**Document section:**
____________________
From: Mihailo Milinkovic <mmilinko@f.bg.ac.yu>


Who Cares?
CHARLES SIMIC

New York Review
October 21, 1999

Begun in folly, continued in crime, and ended in misery
-Erasmus

It's hard to find anything good to say about Serbs these days. Burning
villages, killing women and children, chasing hundreds of thousands of
blameless people out of their homes hardens the heart of anyone
watching. To set neighbor against neighbor is not only evil; it's also
stupid. Poor Serbs, their leader is a Balkan Jim Jones and they have
behaved like members of a religious cult preparing themselves for
mass suicide by sipping a foul-smelling brew of nationalist bluster
and self-pity. Like any such spectacle of self-debasement, it is
painful to watch. So many perfectly normal and good people are
to be found among them. Do they also deserve to be demonized
and punished for being trapped with lunatics? Many in the West,
who ought to know better, think they ought to be.

Predicting Milosevic's actions has always been child's play. One
merely had to stop to consider what would be humane and
advantageous to the Serbs and then imagine its opposite.
"What vile thing is he planning to do to the Albanians?"
I wondered with a couple of Serbian friends as the NATO
bombs were starting to fall. As someone who spent time in
Yugoslavia during World War II in a small village disputed by
four warring factions, I knew what our people were capable of.
We suspected it was going to be something monstrous
and we were speechless at the prospect: the horror awaiting
the innocent in the cauldron of hatreds and the shame we felt
as Serbs. It took a moment's reflection to realize there would
be a bloodbath.

As obvious as this seemed to us, there are Serbs who still won't
admit that there is a connection between the actions of their
president and the mess they are in. The universal truism that
you reap what you sow has become incomprehensible to
them. In their own minds, the Serbs are innocent because
their poverty and suffering are real and there's always someone
else to blame for it. In a state where the ruling elite has been
engaged in mass murder and ethnic cleansing in the name
of all Serbs, prominent academicians, intellectuals, and
political analysts continue to occupy themselves with unraveling
the Machiavellian intricacies of the New World Order. They see
the most ambitious nationalist projects of their neighbors realized
with the blessing of the "international community" and they have
difficulty understanding why they were not allowed to do the same.
____________________
**Data supplied:**
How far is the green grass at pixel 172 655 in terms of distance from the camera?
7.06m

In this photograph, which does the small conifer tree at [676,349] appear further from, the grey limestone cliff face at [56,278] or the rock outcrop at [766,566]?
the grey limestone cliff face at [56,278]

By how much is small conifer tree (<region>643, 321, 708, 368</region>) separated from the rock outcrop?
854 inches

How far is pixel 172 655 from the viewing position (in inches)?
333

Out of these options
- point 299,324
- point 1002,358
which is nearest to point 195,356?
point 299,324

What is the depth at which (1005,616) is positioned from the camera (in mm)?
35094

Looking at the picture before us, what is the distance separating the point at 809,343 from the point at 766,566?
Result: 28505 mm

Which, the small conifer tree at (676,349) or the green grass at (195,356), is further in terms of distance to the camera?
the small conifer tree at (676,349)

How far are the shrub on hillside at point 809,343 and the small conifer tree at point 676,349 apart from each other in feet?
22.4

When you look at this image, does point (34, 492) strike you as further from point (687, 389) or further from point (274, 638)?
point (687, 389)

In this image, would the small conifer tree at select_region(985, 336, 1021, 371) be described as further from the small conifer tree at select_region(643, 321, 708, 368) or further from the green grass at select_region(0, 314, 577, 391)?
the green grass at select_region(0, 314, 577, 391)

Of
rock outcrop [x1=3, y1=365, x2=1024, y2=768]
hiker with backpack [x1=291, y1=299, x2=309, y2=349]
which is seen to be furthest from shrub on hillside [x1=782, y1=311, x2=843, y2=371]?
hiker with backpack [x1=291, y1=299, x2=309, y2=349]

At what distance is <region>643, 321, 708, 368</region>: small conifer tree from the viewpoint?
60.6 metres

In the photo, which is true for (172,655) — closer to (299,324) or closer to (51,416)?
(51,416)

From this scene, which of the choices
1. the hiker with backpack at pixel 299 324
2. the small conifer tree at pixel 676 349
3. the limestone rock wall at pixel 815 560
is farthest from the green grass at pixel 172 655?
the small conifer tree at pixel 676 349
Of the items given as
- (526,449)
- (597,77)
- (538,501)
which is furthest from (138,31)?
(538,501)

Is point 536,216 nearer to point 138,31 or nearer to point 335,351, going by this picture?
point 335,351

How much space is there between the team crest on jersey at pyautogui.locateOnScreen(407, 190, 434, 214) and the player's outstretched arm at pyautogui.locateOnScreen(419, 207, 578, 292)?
____________________
**Work request 1:**
Answer these questions from the essay on Serbs:
(a) In which publication and on what date did it appear?
(b) To whom does it compare the Serbs' leader?
(c) During which war did the writer spend time in a small Yugoslav village, and how many warring factions disputed that village?
**Work request 2:**
Say whether each statement agrees with the essay on Serbs. Answer yes or no, and quote the words from the essay that decide it.
(a) The essay calls predicting Milosevic's actions difficult.
(b) The writer wondered with Serbian friends about Milosevic's plans as NATO bombs began to fall.
(c) The essay says all Serbs now admit a connection between their president's actions and their situation.
The records that come after this essay are from a different source.

**Exercise answer 1:**
(a) New York Review, October 21, 1999.
(b) A Balkan Jim Jones.
(c) World War II; four warring factions.

**Exercise answer 2:**
(a) No: "Predicting Milosevic's actions has always been child's play."
(b) Yes: "I wondered with a couple of Serbian friends as the NATO bombs were starting to fall."
(c) No: "there are Serbs who still won't admit that there is a connection between the actions of their president and the mess they are in."